Risk #5: Bigger and Longer
In addition to building on the raw number of events we offer, the last two additions to our event calendar are the biggest in scope, cost, time, and distance. Yes, we are talking about the Redbird Crest 100K and the War Hammer 100 Mile Endurance Run. Except for the Hot Hot Hundred, all of our events take place in one day. In fact the Hot Hot Hundred is over at midnight. Saturday events that bleed into Sunday are a different animal. No longer could we take solace in the fact that we could get a good night’s sleep when the race was over. Oh no. The race would still be going on all through the night. Redbird Crest 100K was my first experience with a 20+ hour event. Even as a runner I’ve never experienced a race that long. I completed my 72 mile race in 2016 in 16.5 hours, so I was done by 1:30am. At Redbird earlier this month it was a completely new experience being up at 4am, having been up since 3am the previous day.
Such a long event presents a boat load of new challenges: firewood, lighting, night visible course markings, and more. As Redbird Crest 100K drew nearer we had to adjust our approach to race day in a very big way. In fact, we could no longer refer to it as “race day.” It was now “race weekend.” We had to anticipate new issues and obstacles that we never had before. We had never put on an event that had runners in the woods all night.
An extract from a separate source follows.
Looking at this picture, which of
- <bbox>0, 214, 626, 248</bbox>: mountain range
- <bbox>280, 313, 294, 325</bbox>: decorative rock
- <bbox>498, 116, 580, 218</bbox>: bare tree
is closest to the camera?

We never had an event in which runners were on their feet for 20 hours. We had to plan for new medical emergency scenarios, adjust our communications approach, and plan differently for food and water supplies.
2017 was a year I’ll never forget. It was good. It was bad. It was fulfilling and exhilarating while still being exhausting. We rolled the dice a lot and came up short sometimes, and other times the gambles paid off in big ways. I guess that’s how trail and ultra running goes for all of us. We take chances and hope those chances pay off. If they don’t, we keep moving forward.